ROBERT Gordon University and the University of Strathclyde have highlighted their concerns about the Scottish Government’s plans for creating five-year integrated pharmacy degrees.

In a joint statement, the universities said: “The two Schools of Pharmacy in Scotland are committed to producing the highest quality graduates for the profession and have an exemplary record in this regard.

“Whilst we support the ambition to enhance the education of our undergraduates, we are unable at this point to commit fully to any form of integrated 5-year programme, as indicated in the announcement by the Chief Pharmacist, until a number of substantive issues are resolved.

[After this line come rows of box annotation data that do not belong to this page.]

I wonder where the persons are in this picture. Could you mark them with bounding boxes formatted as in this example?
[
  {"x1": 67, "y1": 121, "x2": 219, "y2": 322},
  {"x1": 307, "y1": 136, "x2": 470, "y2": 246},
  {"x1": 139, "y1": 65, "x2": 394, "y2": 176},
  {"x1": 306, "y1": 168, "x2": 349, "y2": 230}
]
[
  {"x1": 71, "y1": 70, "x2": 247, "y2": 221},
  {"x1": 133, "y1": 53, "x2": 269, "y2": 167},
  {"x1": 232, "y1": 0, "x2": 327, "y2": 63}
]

“We welcome further dialogue with the Chief Pharmacist and her team to address these issues. We remain committed to working with the Scottish government to ensure a sustainable future for our graduates.”

The plan to move to a 5-year integrated degree was announced by Scotland’s Chief Pharmaceutical Officer, Professor Rose Marie Parr at the NHS National Education for Scotland (NES) conference in May. The new courses are expected to start in 2020, with coterminus graduation and registration, with the first students graduating and registering in summer 2025.